Proszę powtórzyć bez zmian fragment zamieszczonego poniżej tekstu o opłacalności samochodów elektrycznych, zaczynając od słów „Dlaczego? Bo za” i kontynuując aż do słów „by wygrywać przetargi.”.

> [TEKST ŹRÓDŁOWY]

########################################

To oczywisty ekologiczny absurd, ale rzetelna analiza ekonomiczna wskazuje, że w polskich realiach opłacalne jest ładowanie akumulatorów samochodów elektrycznych za pomocą agregatów na olej napędowy. Opłaca się też kupowanie „elektryków” tylko po to, by ich… nie używać, a trzymać bezczynne i bezrobotne auta oraz maszyny w garażu.

Dlaczego? Bo za samo posiadanie aut elektrycznych w swojej flocie można uzyskać dodatkowe punkty w przetargach i zwiększyć swoje szanse na ich wygranie. Natomiast eksploatacja auta elektrycznego jest kosztowniejsza niż spalinowego. Więc jeśli przedsiębiorcy zależy na tym, by robotę wykonać tanio, na co dzień korzystać powinien z maszyn spalinowych. A elektryczne posiadać na pokaz, by wygrywać przetargi.

########################################

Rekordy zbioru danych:
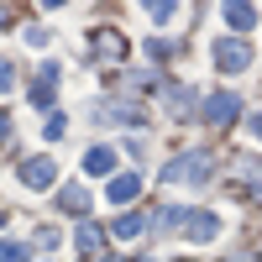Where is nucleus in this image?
I'll return each instance as SVG.
<instances>
[{
	"label": "nucleus",
	"instance_id": "obj_1",
	"mask_svg": "<svg viewBox=\"0 0 262 262\" xmlns=\"http://www.w3.org/2000/svg\"><path fill=\"white\" fill-rule=\"evenodd\" d=\"M210 168H215L210 152H184L163 168V184H210Z\"/></svg>",
	"mask_w": 262,
	"mask_h": 262
},
{
	"label": "nucleus",
	"instance_id": "obj_2",
	"mask_svg": "<svg viewBox=\"0 0 262 262\" xmlns=\"http://www.w3.org/2000/svg\"><path fill=\"white\" fill-rule=\"evenodd\" d=\"M252 63V42H242V37H221L215 42V69L221 74H242Z\"/></svg>",
	"mask_w": 262,
	"mask_h": 262
},
{
	"label": "nucleus",
	"instance_id": "obj_3",
	"mask_svg": "<svg viewBox=\"0 0 262 262\" xmlns=\"http://www.w3.org/2000/svg\"><path fill=\"white\" fill-rule=\"evenodd\" d=\"M95 116H100V121H111V126H131V131L147 126V116H142V105H137V100H100V105H95Z\"/></svg>",
	"mask_w": 262,
	"mask_h": 262
},
{
	"label": "nucleus",
	"instance_id": "obj_4",
	"mask_svg": "<svg viewBox=\"0 0 262 262\" xmlns=\"http://www.w3.org/2000/svg\"><path fill=\"white\" fill-rule=\"evenodd\" d=\"M236 111H242V100H236L231 90H221V95H210V100H205V121H210V126H221V131L236 121Z\"/></svg>",
	"mask_w": 262,
	"mask_h": 262
},
{
	"label": "nucleus",
	"instance_id": "obj_5",
	"mask_svg": "<svg viewBox=\"0 0 262 262\" xmlns=\"http://www.w3.org/2000/svg\"><path fill=\"white\" fill-rule=\"evenodd\" d=\"M189 242H210V236H221V215H210V210H189V221L179 226Z\"/></svg>",
	"mask_w": 262,
	"mask_h": 262
},
{
	"label": "nucleus",
	"instance_id": "obj_6",
	"mask_svg": "<svg viewBox=\"0 0 262 262\" xmlns=\"http://www.w3.org/2000/svg\"><path fill=\"white\" fill-rule=\"evenodd\" d=\"M58 179V163L53 158H32V163H21V184L27 189H48Z\"/></svg>",
	"mask_w": 262,
	"mask_h": 262
},
{
	"label": "nucleus",
	"instance_id": "obj_7",
	"mask_svg": "<svg viewBox=\"0 0 262 262\" xmlns=\"http://www.w3.org/2000/svg\"><path fill=\"white\" fill-rule=\"evenodd\" d=\"M58 63H42L37 69V84H32V105H53V95H58Z\"/></svg>",
	"mask_w": 262,
	"mask_h": 262
},
{
	"label": "nucleus",
	"instance_id": "obj_8",
	"mask_svg": "<svg viewBox=\"0 0 262 262\" xmlns=\"http://www.w3.org/2000/svg\"><path fill=\"white\" fill-rule=\"evenodd\" d=\"M105 194H111V205H131V200L142 194V173H121V179H111Z\"/></svg>",
	"mask_w": 262,
	"mask_h": 262
},
{
	"label": "nucleus",
	"instance_id": "obj_9",
	"mask_svg": "<svg viewBox=\"0 0 262 262\" xmlns=\"http://www.w3.org/2000/svg\"><path fill=\"white\" fill-rule=\"evenodd\" d=\"M111 168H116V147H90L84 152V173H90V179H105Z\"/></svg>",
	"mask_w": 262,
	"mask_h": 262
},
{
	"label": "nucleus",
	"instance_id": "obj_10",
	"mask_svg": "<svg viewBox=\"0 0 262 262\" xmlns=\"http://www.w3.org/2000/svg\"><path fill=\"white\" fill-rule=\"evenodd\" d=\"M231 168H236V184H242V189L262 194V163H252V158H236Z\"/></svg>",
	"mask_w": 262,
	"mask_h": 262
},
{
	"label": "nucleus",
	"instance_id": "obj_11",
	"mask_svg": "<svg viewBox=\"0 0 262 262\" xmlns=\"http://www.w3.org/2000/svg\"><path fill=\"white\" fill-rule=\"evenodd\" d=\"M95 53H100L105 63H116V58H126V37H121V32H100V37H95Z\"/></svg>",
	"mask_w": 262,
	"mask_h": 262
},
{
	"label": "nucleus",
	"instance_id": "obj_12",
	"mask_svg": "<svg viewBox=\"0 0 262 262\" xmlns=\"http://www.w3.org/2000/svg\"><path fill=\"white\" fill-rule=\"evenodd\" d=\"M74 242H79V252H84V257H95V252L105 247V231H100L95 221H84V226H79V236H74Z\"/></svg>",
	"mask_w": 262,
	"mask_h": 262
},
{
	"label": "nucleus",
	"instance_id": "obj_13",
	"mask_svg": "<svg viewBox=\"0 0 262 262\" xmlns=\"http://www.w3.org/2000/svg\"><path fill=\"white\" fill-rule=\"evenodd\" d=\"M121 242H137V236L147 231V215H116V226H111Z\"/></svg>",
	"mask_w": 262,
	"mask_h": 262
},
{
	"label": "nucleus",
	"instance_id": "obj_14",
	"mask_svg": "<svg viewBox=\"0 0 262 262\" xmlns=\"http://www.w3.org/2000/svg\"><path fill=\"white\" fill-rule=\"evenodd\" d=\"M58 205H63V210H74V215H84V210H90V194H84V189H63V194H58Z\"/></svg>",
	"mask_w": 262,
	"mask_h": 262
},
{
	"label": "nucleus",
	"instance_id": "obj_15",
	"mask_svg": "<svg viewBox=\"0 0 262 262\" xmlns=\"http://www.w3.org/2000/svg\"><path fill=\"white\" fill-rule=\"evenodd\" d=\"M226 21H231L236 32H247L252 21H257V11H252V6H226Z\"/></svg>",
	"mask_w": 262,
	"mask_h": 262
},
{
	"label": "nucleus",
	"instance_id": "obj_16",
	"mask_svg": "<svg viewBox=\"0 0 262 262\" xmlns=\"http://www.w3.org/2000/svg\"><path fill=\"white\" fill-rule=\"evenodd\" d=\"M168 111H173V116H189V111H194V95H189V90H168Z\"/></svg>",
	"mask_w": 262,
	"mask_h": 262
},
{
	"label": "nucleus",
	"instance_id": "obj_17",
	"mask_svg": "<svg viewBox=\"0 0 262 262\" xmlns=\"http://www.w3.org/2000/svg\"><path fill=\"white\" fill-rule=\"evenodd\" d=\"M63 131H69V121H63L58 111H53L48 121H42V137H48V142H58V137H63Z\"/></svg>",
	"mask_w": 262,
	"mask_h": 262
},
{
	"label": "nucleus",
	"instance_id": "obj_18",
	"mask_svg": "<svg viewBox=\"0 0 262 262\" xmlns=\"http://www.w3.org/2000/svg\"><path fill=\"white\" fill-rule=\"evenodd\" d=\"M152 21H173V16H179V6H173V0H152Z\"/></svg>",
	"mask_w": 262,
	"mask_h": 262
},
{
	"label": "nucleus",
	"instance_id": "obj_19",
	"mask_svg": "<svg viewBox=\"0 0 262 262\" xmlns=\"http://www.w3.org/2000/svg\"><path fill=\"white\" fill-rule=\"evenodd\" d=\"M32 247H37V252H53V247H58V231H53V226H42V231L32 236Z\"/></svg>",
	"mask_w": 262,
	"mask_h": 262
},
{
	"label": "nucleus",
	"instance_id": "obj_20",
	"mask_svg": "<svg viewBox=\"0 0 262 262\" xmlns=\"http://www.w3.org/2000/svg\"><path fill=\"white\" fill-rule=\"evenodd\" d=\"M0 262H27V247H16V242H0Z\"/></svg>",
	"mask_w": 262,
	"mask_h": 262
},
{
	"label": "nucleus",
	"instance_id": "obj_21",
	"mask_svg": "<svg viewBox=\"0 0 262 262\" xmlns=\"http://www.w3.org/2000/svg\"><path fill=\"white\" fill-rule=\"evenodd\" d=\"M11 84H16V63H11V58H0V95H6Z\"/></svg>",
	"mask_w": 262,
	"mask_h": 262
},
{
	"label": "nucleus",
	"instance_id": "obj_22",
	"mask_svg": "<svg viewBox=\"0 0 262 262\" xmlns=\"http://www.w3.org/2000/svg\"><path fill=\"white\" fill-rule=\"evenodd\" d=\"M147 53H152V58H168L173 42H168V37H147Z\"/></svg>",
	"mask_w": 262,
	"mask_h": 262
},
{
	"label": "nucleus",
	"instance_id": "obj_23",
	"mask_svg": "<svg viewBox=\"0 0 262 262\" xmlns=\"http://www.w3.org/2000/svg\"><path fill=\"white\" fill-rule=\"evenodd\" d=\"M0 142H11V116H0Z\"/></svg>",
	"mask_w": 262,
	"mask_h": 262
},
{
	"label": "nucleus",
	"instance_id": "obj_24",
	"mask_svg": "<svg viewBox=\"0 0 262 262\" xmlns=\"http://www.w3.org/2000/svg\"><path fill=\"white\" fill-rule=\"evenodd\" d=\"M252 137H257V142H262V111H257V116H252Z\"/></svg>",
	"mask_w": 262,
	"mask_h": 262
},
{
	"label": "nucleus",
	"instance_id": "obj_25",
	"mask_svg": "<svg viewBox=\"0 0 262 262\" xmlns=\"http://www.w3.org/2000/svg\"><path fill=\"white\" fill-rule=\"evenodd\" d=\"M6 16H11V11H6V6H0V21H6Z\"/></svg>",
	"mask_w": 262,
	"mask_h": 262
},
{
	"label": "nucleus",
	"instance_id": "obj_26",
	"mask_svg": "<svg viewBox=\"0 0 262 262\" xmlns=\"http://www.w3.org/2000/svg\"><path fill=\"white\" fill-rule=\"evenodd\" d=\"M100 262H121V257H100Z\"/></svg>",
	"mask_w": 262,
	"mask_h": 262
},
{
	"label": "nucleus",
	"instance_id": "obj_27",
	"mask_svg": "<svg viewBox=\"0 0 262 262\" xmlns=\"http://www.w3.org/2000/svg\"><path fill=\"white\" fill-rule=\"evenodd\" d=\"M0 226H6V210H0Z\"/></svg>",
	"mask_w": 262,
	"mask_h": 262
}]
</instances>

########################################

> [ROZWIĄZANIE ZADANIA]
Dlaczego? Bo za samo posiadanie aut elektrycznych w swojej flocie można uzyskać dodatkowe punkty w przetargach i zwiększyć swoje szanse na ich wygranie. Natomiast eksploatacja auta elektrycznego jest kosztowniejsza niż spalinowego. Więc jeśli przedsiębiorcy zależy na tym, by robotę wykonać tanio, na co dzień korzystać powinien z maszyn spalinowych. A elektryczne posiadać na pokaz, by wygrywać przetargi.